Funding for the legislation passed the US Senate in June, but it hasn't been voted on in the House yet. The problem is that even if the funding does get through Congress, it will take years to build and fully scale up new computer chip factories.
"This is a crisis now and it's only going to get worse," Raimondo said.
New car prices spike at fastest pace since 1970s
The CEOs of dozens of major companies including Ford, Nvidia and Verizon sent Congressional leadership a letter on Tuesday urging "prompt action" on the CHIPS for America Act to address the chip shortage.
"Unfortunately, demand for these critical components has outstripped supply, creating a global chip shortage and resulting in lost growth and jobs in the economy," the CEOs wrote. "The shortage has exposed vulnerabilities in the semiconductor supply chain and highlighted the need for increased domestic manufacturing capacity."

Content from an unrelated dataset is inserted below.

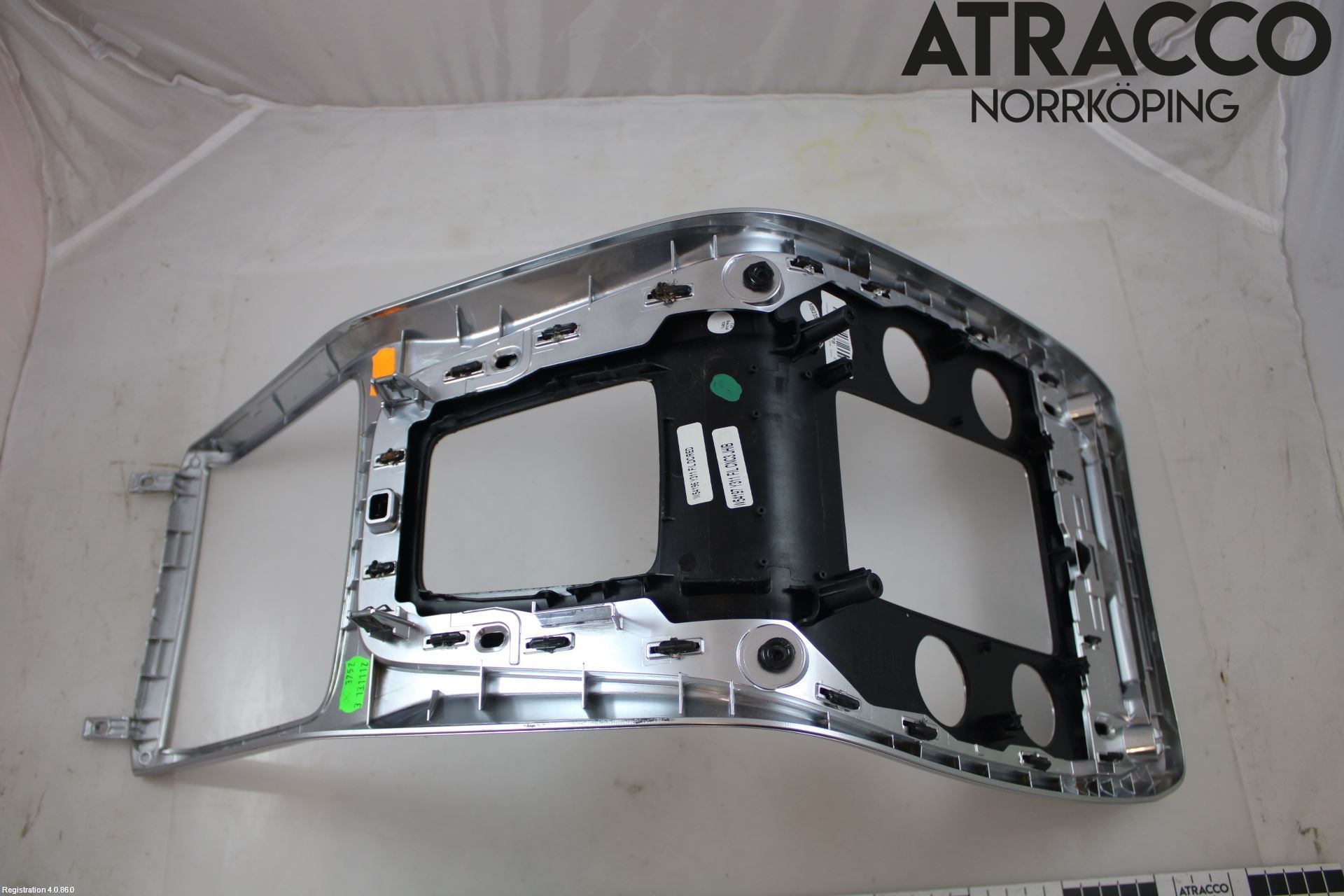Volvo V70 08-13 Instrument-Radio Sarg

The chip shortage has significantly contributed to the biggest inflation spike in three decades.
New vehicle prices soared in October by 10.6% from the year before, the sharpest 12-month increase since 1975. And the lack of new cars is driving up demand for used cars, where prices skyrocketed nearly 32% in October from the year before.
Workers laid off due to chip shortage
In September, the Commerce Department asked the industry to give the federal government more information about their intricate supply chains. The voluntary survey is aimed at ensuring computer chips get to where they are needed and to boost visibility into potential bottlenecks. It could also be used to attract more private investment to build new US factories.
Raimondo told CNN that the Commerce Department has received more than 150 responses from industry so far, including new insights into computer chip orders, inventories and bottlenecks.
"The response has been great," she said. "We are very pleased."
Raimondo had previously threatened to invoke a Cold War-era law to compel companies to share information if they didn't do so voluntarily.
During a meeting in Detroit with auto makers on Monday, Raimondo said executives applauded the Request for Information.
"They said when we first launched the RFI they didn't like it, because it's a lot of work. But they thanked me for doing it," Raimondo said, adding that it's forcing companies to become more transparent and have a greater understanding of how they do business. "I was surprised."
The chip shortage isn't just driving up prices on American families. It's also hurting the livelihoods of factory workers, especially those in the auto industry.
"Every company we talked to had either laid off a significant number of workers or furloughed ...thousands of workers, simply for want of semiconductors," Raimondo said of her Detroit visit. "They have all the other inventory they need, but they can't get their hands on chips. So, they shut down the factories."